Sementara, Wendie mengaku kegiatan sosial sembari berwisata menjadi cara nya untuk berterima kasih kepada Yang Maha Kuasa. "Terima kasih atas kelengkapan tubuh saya dan rezeki yang didapatkan," ujar dia selain memaknai kegiatan sebagai ibadah. Baginya, setiap kegiatan yang dilakukannya merupakan bentuk kesadaran sebagai manusia.

Ia menyadari bahwa kegiatan yang dilakukan penuh tantangan bahkan menguras energi. Namun, semua berpulang bahwa semua kegiatan yang dilakukan semata-mata untuk mendapatkan ridho Alloh SWT.

"Saya disini untuk mencari bekal untuk kehidupan nanti walupun banyak tantangannya," ujar dia. Pria yang bekerja sebagai programmer pun berkeyakinan segala kebaikan akan selalu mendapatkan balasannya. din/E-6

Bahagia Mengajar di Pinggir Pantai

Sesekali, angin laut menyaput wajah. Bahkan alat tulis yang digunakan dalam proses belajar mengajar, tak luput dari terpaan angin. Itulah gambaran proses belajar oleh komunitas yang dilakukan di pinggir laut, penopang kehidupan penduduk sekitar.

"Jadi ngajarnya, kan, berhadapan dengan laut, temen-temen (relawan) sambil refreshing, itu menariknya," ujar Yostia dengan mata berbinar. Terkadang, dia dan teman-teman relawannya harus menjemput murid-murid yang tengah berenang di laut.
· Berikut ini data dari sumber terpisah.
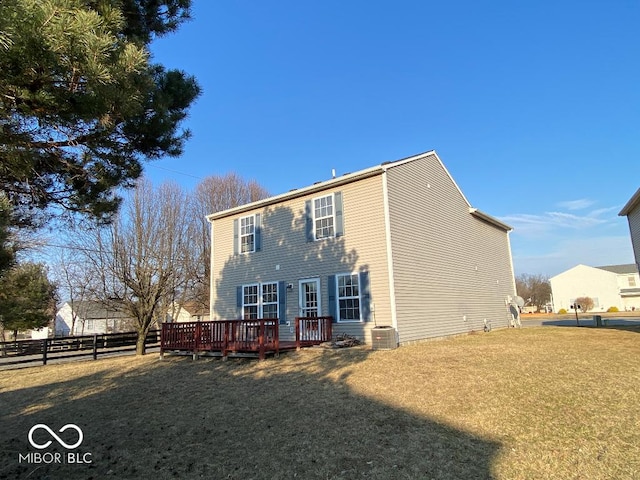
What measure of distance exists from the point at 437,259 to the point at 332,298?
433 centimetres

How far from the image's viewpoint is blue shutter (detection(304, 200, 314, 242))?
13.9 meters

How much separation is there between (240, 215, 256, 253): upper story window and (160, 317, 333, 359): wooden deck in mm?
4509

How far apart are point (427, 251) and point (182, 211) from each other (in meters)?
14.1

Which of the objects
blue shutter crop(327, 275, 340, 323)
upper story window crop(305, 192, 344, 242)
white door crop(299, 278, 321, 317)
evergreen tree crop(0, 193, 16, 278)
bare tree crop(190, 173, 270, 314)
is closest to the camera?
evergreen tree crop(0, 193, 16, 278)

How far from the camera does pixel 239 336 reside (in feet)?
36.2

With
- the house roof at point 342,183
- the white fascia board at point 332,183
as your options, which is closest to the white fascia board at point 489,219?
the house roof at point 342,183

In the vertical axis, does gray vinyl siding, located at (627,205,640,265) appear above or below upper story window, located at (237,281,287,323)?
above

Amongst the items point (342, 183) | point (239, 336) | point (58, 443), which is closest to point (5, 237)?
point (58, 443)

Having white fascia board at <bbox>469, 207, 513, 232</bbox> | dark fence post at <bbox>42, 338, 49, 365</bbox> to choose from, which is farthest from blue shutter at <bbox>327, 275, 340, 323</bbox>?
dark fence post at <bbox>42, 338, 49, 365</bbox>

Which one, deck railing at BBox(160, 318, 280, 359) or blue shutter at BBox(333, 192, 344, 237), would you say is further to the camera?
blue shutter at BBox(333, 192, 344, 237)

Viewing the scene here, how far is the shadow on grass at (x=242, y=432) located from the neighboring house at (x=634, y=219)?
47.3ft

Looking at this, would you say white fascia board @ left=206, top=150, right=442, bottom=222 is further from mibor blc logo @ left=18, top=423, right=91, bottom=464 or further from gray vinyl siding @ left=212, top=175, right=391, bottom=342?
mibor blc logo @ left=18, top=423, right=91, bottom=464

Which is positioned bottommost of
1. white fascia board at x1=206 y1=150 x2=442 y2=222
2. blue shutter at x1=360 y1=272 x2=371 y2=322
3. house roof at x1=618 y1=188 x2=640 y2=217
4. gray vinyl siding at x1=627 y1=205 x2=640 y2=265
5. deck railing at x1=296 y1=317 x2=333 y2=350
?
deck railing at x1=296 y1=317 x2=333 y2=350

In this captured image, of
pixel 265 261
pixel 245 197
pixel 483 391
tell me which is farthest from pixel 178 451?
pixel 245 197
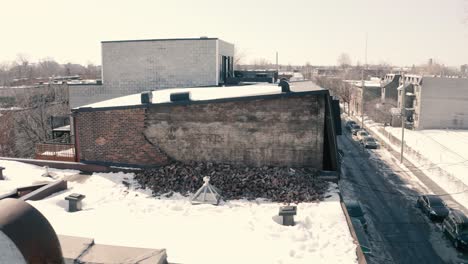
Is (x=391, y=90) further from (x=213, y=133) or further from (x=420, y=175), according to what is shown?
(x=213, y=133)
Kalau sudah begitu, anak didiknya akan berlarian menyembut para relawan bahkan minta pangku. "Badan mereka kan penuh pasir, jadi pasirnya menempel di baju, disitu ada kesenangan tersendiri," ujar dia.

Sudah hampir dua tahun ini, Yostia dan temanteman relawannya mengajar anak-anak nelayan di Pantai Tanjung Kait, Kabupaten Tangerang. Mereka membantu pelajaran di sekolah supaya anak-anak para nelayan ini tidak ketinggalan pelajaran.

"Ada anak usia kelas 5 SD yang belum bisa baca tulis," ujar dia tentang kemampuan belajar anak. Hal ini lantaran, sekolah tempat belajar terletak jauh dari tempat tinggal.

Setiap akan berangkat sekolah, orang tua yang berprofesi sebagai nelayan harus mengantarkan anak-anaknya. Padahal di pagi hari, mereka baru pulang dari melaut, badan terasa capek dan mata ngantuk. Akibatnya, anak-anak dibiarkan tidak masuk sekolah.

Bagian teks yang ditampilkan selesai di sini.